[Spatial relation data]
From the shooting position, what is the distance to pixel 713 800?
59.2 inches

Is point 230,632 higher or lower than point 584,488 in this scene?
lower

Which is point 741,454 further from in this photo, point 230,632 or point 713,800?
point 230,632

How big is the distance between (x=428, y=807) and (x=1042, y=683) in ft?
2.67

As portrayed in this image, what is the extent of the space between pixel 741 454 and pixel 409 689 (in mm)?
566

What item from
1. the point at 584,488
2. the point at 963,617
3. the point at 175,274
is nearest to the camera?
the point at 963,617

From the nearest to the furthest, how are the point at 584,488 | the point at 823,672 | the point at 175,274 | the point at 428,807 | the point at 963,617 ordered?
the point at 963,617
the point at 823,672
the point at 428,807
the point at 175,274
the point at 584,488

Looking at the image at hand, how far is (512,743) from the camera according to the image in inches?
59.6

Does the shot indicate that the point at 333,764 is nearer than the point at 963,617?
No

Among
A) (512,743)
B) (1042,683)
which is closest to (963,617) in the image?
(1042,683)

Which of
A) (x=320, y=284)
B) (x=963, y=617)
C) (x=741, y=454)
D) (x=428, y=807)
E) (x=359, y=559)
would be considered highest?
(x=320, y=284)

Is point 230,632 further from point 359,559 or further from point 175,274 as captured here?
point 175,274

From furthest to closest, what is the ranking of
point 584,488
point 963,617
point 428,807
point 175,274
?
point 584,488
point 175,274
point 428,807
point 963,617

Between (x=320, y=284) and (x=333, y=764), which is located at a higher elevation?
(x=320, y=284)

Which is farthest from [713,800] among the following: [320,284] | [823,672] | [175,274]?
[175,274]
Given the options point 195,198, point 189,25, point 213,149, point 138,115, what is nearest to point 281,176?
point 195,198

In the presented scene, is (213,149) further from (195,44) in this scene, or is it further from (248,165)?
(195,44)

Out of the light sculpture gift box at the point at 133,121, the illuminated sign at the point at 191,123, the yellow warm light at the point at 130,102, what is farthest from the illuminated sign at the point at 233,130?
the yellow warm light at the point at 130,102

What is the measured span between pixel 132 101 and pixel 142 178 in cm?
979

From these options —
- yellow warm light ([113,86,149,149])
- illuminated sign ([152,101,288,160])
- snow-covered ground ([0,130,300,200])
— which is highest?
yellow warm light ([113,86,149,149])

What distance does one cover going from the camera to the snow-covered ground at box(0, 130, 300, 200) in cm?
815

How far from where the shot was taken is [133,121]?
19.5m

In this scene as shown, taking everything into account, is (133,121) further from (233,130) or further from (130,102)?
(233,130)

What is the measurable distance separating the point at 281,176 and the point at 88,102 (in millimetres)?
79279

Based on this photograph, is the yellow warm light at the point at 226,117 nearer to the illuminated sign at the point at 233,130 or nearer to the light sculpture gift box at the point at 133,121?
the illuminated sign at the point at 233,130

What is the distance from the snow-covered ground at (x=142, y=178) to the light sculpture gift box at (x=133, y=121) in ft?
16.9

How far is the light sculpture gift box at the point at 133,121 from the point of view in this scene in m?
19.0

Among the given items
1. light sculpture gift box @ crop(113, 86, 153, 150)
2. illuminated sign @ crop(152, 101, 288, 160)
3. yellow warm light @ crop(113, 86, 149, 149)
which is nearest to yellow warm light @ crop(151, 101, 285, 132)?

* [Given instruction]:
Reproduce the data above, substituting "glowing gift box" for every occurrence of "light sculpture gift box" and leaving everything else unchanged.

* [Answer]:
From the shooting position, what is the distance to pixel 713 800?
59.2 inches

Is point 230,632 higher or lower than point 584,488 in this scene?
lower

Which is point 741,454 further from in this photo, point 230,632 or point 713,800?
point 230,632

How big is the distance between (x=428, y=807) and (x=1042, y=683) in ft?
2.67

As portrayed in this image, what is the extent of the space between pixel 741 454 and pixel 409 689 (in mm)?
566

What item from
1. the point at 584,488
2. the point at 963,617
3. the point at 175,274
is nearest to the camera?
the point at 963,617

From the nearest to the furthest, how are the point at 584,488 | the point at 823,672 | the point at 175,274 | the point at 428,807 | the point at 963,617 ordered?
the point at 963,617
the point at 823,672
the point at 428,807
the point at 175,274
the point at 584,488

Looking at the image at hand, how far is (512,743) from the camera according to the image in inches?
59.6

Does the shot indicate that the point at 333,764 is nearer than the point at 963,617?
No

Among
A) (512,743)
B) (1042,683)
which is closest to (963,617) in the image?
(1042,683)

Which of
A) (x=320, y=284)
B) (x=963, y=617)
C) (x=741, y=454)
D) (x=428, y=807)
E) (x=359, y=559)
would be considered highest?
(x=320, y=284)

Is point 230,632 further from point 359,559 or further from point 175,274 as captured here?
point 175,274

From furthest to closest, what is the ranking of
point 584,488
point 963,617
point 428,807
point 175,274
?
point 584,488
point 175,274
point 428,807
point 963,617

Between (x=320, y=284) and (x=333, y=764), which is located at a higher elevation?
(x=320, y=284)

Which is farthest from [713,800] among the following: [320,284] | [823,672] | [175,274]?
[175,274]
Given the options point 195,198, point 189,25, point 213,149, point 138,115, what is nearest to point 281,176?
point 195,198

In the presented scene, is (213,149) further from (195,44) in this scene, or is it further from (248,165)?
(195,44)

Out of the glowing gift box at the point at 133,121, the illuminated sign at the point at 191,123, the yellow warm light at the point at 130,102, what is farthest from the illuminated sign at the point at 233,130?
the yellow warm light at the point at 130,102

What is the measured span between pixel 132 101 and pixel 142 178 in cm?
979

From these options —
- yellow warm light ([113,86,149,149])
- illuminated sign ([152,101,288,160])
- snow-covered ground ([0,130,300,200])
— which is highest?
yellow warm light ([113,86,149,149])

What distance does one cover going from the camera to the snow-covered ground at box(0, 130, 300, 200) in cm?
815

How far from where the shot was taken is [133,121]?
19.5m

In this scene as shown, taking everything into account, is (133,121) further from (233,130) or further from (130,102)?
(233,130)

What is the measurable distance separating the point at 281,176 and the point at 88,102 (in millimetres)?
79279

Based on this photograph, is the yellow warm light at the point at 226,117 nearer to the illuminated sign at the point at 233,130 or nearer to the glowing gift box at the point at 133,121?
the illuminated sign at the point at 233,130

What is the distance from the snow-covered ground at (x=142, y=178) to the glowing gift box at (x=133, y=121) in ft?
16.9

How far is the glowing gift box at the point at 133,121 from the point of view in this scene in m?
19.0

Among the given items
1. glowing gift box @ crop(113, 86, 153, 150)
2. illuminated sign @ crop(152, 101, 288, 160)
3. yellow warm light @ crop(113, 86, 149, 149)
which is nearest to yellow warm light @ crop(151, 101, 285, 132)?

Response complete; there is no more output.